Se la Chiesa vorrà tornare a interloquire da protagonista con la cultura odierna, dovrà entrarvi nell’intimo e interpretarla, così come seppe interpretare con una voce validissima altri cicli di storia e di cultura. Per fare questo essa non può limitarsi a tradurre il latino della messa, per esigenze pastorali: deve tradurre il proprio linguaggio mentale, per esigenze teologiche. Non è possibile che grandi fatti del pensiero, quali l’idealismo o il marxismo, restino estranei al suo cammino teologico o vi entrino solo come eresie, come oggetti di confutazione. Ciò che in essi vi è di vitale e di vitalizzante deve essere assunto dalla mentalità, dalla psicologia e infine dalla teologia.

E non è il caso di baloccarsi in slogan di effetto ma di assai scarsa consistenza: di dire che la religione non ha bisogno del marxismo. La religione non aveva bisogno, strettamente parlando, nemmeno del platonismo o dell’aristotelismo; eppure se ne valse. Quei sistemi erano estranei al cristianesimo non meno di molte filosofie moderne. Qualcuno si scandalizzò di quel prestito «laico» e condannò perfino san Tommaso. La storia si ripete melanconicamente e non fa meraviglia se i teologi d’oggi, che cercano altri prestiti in filosofie più attuali, abbiano i loro fastidi. Ciò che importa non è evitare i fastidi, scantonando abilmente dagli spigoli esposti: ciò che importa. è la serietà e la responsabilità di ciascuno: di chi cerca nuovi, diversi e più nostri approfondimenti nel sempre inattingibile mistero e di chi vigila affinché quegli approfondimenti siano accettabili ed anche perché quel senso di mistero non sia affievolito dalle approssimazioni nuove come lo fu forse un poco dalle antiche.

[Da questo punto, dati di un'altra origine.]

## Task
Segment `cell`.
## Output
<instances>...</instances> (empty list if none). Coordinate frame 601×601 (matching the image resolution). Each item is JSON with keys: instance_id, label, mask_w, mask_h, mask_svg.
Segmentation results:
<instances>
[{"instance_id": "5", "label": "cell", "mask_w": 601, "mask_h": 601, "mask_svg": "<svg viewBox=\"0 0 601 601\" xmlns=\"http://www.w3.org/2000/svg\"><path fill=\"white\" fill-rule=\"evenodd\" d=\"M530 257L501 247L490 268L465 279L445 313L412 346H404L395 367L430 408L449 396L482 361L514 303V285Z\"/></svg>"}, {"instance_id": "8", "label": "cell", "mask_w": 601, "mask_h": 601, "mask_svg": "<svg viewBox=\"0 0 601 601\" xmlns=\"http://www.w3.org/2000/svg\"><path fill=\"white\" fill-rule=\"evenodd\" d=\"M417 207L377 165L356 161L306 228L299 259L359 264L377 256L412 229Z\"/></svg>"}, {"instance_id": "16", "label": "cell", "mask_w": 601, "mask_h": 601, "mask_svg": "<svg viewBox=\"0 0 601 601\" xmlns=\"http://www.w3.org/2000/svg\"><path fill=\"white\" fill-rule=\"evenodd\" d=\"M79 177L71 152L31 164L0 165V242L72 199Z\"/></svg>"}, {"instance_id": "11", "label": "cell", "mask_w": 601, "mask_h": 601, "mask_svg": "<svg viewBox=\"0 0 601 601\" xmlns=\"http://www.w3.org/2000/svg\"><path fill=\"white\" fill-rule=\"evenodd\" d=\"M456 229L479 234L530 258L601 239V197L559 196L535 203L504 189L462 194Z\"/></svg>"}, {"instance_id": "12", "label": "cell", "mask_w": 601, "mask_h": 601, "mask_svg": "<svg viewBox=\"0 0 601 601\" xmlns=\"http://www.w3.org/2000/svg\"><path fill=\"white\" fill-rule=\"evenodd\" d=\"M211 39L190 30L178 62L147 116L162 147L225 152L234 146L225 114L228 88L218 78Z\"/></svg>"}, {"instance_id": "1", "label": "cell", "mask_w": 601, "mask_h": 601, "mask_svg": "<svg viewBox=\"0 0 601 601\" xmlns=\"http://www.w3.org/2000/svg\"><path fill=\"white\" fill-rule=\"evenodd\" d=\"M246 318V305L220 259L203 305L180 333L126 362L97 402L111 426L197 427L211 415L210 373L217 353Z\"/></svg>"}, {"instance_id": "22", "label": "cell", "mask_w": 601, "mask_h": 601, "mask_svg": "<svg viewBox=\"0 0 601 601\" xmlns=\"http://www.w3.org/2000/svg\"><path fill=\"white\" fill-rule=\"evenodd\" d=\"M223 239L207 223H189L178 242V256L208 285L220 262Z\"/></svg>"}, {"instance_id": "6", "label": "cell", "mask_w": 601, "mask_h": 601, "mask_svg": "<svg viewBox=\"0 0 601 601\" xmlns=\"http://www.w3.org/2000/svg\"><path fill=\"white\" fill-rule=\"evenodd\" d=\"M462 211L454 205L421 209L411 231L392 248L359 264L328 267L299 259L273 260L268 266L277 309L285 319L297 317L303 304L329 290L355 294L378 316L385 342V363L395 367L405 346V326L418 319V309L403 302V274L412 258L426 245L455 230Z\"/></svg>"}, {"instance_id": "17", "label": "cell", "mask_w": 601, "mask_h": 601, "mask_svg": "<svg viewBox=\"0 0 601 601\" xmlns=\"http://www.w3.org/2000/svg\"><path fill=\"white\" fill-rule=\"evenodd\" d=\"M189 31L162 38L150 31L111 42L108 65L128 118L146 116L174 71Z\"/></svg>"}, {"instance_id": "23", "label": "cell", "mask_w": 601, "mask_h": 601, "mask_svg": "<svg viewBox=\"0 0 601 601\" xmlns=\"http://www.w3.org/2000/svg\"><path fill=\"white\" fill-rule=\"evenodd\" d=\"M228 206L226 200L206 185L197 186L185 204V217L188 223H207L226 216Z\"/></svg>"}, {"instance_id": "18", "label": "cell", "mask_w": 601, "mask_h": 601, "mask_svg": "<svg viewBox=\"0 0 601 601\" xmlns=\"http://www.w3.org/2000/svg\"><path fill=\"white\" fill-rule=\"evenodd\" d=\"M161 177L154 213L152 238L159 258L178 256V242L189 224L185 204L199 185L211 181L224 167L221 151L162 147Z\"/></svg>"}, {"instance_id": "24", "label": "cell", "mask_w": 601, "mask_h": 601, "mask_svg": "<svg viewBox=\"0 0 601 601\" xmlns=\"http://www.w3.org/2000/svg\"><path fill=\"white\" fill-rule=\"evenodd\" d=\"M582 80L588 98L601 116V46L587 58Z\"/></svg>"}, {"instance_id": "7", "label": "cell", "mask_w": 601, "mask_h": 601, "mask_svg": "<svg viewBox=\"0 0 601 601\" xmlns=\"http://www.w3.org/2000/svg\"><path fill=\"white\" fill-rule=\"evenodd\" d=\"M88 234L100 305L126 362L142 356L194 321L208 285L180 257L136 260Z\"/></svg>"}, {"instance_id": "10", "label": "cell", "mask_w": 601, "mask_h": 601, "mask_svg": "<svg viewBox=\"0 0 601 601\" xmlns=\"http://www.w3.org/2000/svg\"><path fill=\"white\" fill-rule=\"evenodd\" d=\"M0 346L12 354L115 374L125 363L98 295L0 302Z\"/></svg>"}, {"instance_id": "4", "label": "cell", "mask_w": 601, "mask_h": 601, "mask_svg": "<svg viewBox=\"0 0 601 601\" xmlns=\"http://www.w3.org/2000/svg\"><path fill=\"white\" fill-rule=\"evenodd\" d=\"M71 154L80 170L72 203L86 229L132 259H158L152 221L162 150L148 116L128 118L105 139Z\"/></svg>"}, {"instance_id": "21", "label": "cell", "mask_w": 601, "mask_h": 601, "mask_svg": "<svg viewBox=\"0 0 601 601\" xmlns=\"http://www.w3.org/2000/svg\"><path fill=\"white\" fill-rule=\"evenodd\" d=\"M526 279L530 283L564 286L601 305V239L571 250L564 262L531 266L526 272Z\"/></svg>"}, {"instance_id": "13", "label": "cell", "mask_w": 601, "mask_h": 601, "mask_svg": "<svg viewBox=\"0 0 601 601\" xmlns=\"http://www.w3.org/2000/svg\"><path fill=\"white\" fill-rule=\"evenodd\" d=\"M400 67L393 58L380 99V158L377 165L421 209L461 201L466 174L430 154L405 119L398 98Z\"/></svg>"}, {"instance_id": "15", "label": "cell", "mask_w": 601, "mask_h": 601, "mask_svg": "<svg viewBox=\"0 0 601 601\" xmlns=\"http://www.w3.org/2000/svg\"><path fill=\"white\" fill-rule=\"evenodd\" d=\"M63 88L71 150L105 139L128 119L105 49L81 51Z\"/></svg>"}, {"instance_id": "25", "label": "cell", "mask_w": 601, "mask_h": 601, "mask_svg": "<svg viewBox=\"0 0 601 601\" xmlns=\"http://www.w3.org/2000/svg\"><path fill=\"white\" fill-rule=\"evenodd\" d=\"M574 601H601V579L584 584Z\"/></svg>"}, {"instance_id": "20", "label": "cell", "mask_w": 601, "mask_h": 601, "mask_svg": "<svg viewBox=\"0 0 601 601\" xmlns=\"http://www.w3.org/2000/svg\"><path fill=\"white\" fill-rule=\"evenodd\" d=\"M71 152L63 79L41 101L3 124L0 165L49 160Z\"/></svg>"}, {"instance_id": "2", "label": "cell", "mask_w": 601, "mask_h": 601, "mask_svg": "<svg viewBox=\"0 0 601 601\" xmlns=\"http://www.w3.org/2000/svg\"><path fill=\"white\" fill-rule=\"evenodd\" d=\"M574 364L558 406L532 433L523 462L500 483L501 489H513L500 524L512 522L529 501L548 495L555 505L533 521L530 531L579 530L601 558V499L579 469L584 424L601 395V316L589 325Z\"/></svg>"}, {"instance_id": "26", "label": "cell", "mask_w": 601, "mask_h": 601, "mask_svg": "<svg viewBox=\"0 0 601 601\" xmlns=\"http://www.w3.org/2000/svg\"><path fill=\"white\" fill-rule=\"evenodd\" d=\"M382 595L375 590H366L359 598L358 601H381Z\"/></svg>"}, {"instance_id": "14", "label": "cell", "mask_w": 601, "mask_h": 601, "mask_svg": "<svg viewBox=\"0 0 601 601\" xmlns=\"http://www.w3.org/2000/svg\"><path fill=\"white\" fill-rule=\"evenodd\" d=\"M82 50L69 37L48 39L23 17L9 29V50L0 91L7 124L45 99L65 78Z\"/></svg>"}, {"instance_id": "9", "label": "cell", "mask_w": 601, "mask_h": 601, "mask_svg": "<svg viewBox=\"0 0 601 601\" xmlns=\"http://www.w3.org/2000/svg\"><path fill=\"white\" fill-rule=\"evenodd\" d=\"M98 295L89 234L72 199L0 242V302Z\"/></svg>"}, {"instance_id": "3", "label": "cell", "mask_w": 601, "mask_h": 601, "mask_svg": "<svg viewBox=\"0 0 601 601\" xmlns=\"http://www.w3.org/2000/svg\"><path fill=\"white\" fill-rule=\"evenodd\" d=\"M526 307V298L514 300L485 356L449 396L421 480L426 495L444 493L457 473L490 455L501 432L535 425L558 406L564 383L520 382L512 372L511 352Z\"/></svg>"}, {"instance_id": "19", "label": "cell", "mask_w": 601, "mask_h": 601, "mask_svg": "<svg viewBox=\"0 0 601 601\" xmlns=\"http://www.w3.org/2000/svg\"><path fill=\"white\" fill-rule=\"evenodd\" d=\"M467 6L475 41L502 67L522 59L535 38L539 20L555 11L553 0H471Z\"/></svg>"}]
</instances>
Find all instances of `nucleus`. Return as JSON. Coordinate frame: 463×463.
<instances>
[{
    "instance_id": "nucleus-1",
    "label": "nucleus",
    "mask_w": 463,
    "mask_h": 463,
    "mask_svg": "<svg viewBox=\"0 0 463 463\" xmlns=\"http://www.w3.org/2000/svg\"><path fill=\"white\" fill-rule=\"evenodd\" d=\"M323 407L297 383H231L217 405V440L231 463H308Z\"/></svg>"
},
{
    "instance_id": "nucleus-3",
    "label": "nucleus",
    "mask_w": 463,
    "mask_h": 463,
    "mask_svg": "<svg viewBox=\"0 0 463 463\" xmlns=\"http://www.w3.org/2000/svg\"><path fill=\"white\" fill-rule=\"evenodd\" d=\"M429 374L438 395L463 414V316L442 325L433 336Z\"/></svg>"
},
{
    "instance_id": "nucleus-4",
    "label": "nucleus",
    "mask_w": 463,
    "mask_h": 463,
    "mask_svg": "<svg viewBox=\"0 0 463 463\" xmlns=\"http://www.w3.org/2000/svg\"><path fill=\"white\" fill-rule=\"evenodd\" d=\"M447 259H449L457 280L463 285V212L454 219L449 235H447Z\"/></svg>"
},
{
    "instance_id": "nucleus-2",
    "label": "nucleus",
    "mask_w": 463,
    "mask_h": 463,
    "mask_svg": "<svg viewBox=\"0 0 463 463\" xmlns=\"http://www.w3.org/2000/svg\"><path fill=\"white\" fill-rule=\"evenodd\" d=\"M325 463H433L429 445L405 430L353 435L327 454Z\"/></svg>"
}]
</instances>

Se consideriamo le difficoltà del lavoro teologico ci sembra sempre più comprensibile l’eventuale errore dei teologi; e non stupisce neanche il richiamo, perfino troppo ripetuto, alla prudenza e alla responsabilità. Ma se giusta è l’esortazione, ingiusto sarebbe il sospetto contro chi, con fatica e con rischio, tenta di meglio intendere un mistero che sempre ci trascende. Il rischio è il retaggio della vita e non possiamo pretendere una teologia viva e sempre sicuramente garantita. Se vogliamo una Chiesa libera dobbiamo accettare gli inconvenienti della libertà.         

Per questo non vorremmo che, in seguito a richiami probabilmente necessari, si gettasse il sospetto su quella che, già faziosamente, è stata detta la «nuova teologia». Coloro che, per vocazione, per temperamento, per struttura mentale, si sentono portati alla difesa di quelle posizioni fin qui ritenute irrevedibili, faranno bene a difenderle in ciò che c’è in esse di essenziale ma non a farsene una roccaforte generica contro generiche aggressioni. Non si generalizza in queste cose: si esamina, con grande serietà e scrupolo, volta per volta, problema per problema, senza lasciarsi prendere la mano né dall’amor del vecchio né dall’amor del nuovo.         

E se qualcuno, portato più alla revisione, può sbagliare spostando troppo indietro il limite del certo e scoprendo alcune verità da ritenere, stiamo attenti - per reazione - a non spostarlo troppo avanti, coprendo con l’usbergo della fede opinioni che sono ancora discutibili. Da un punto di vista pastorale può essere, o parere, condotta più prudente; da un punto di vista teologico si tratta del medesimo errore.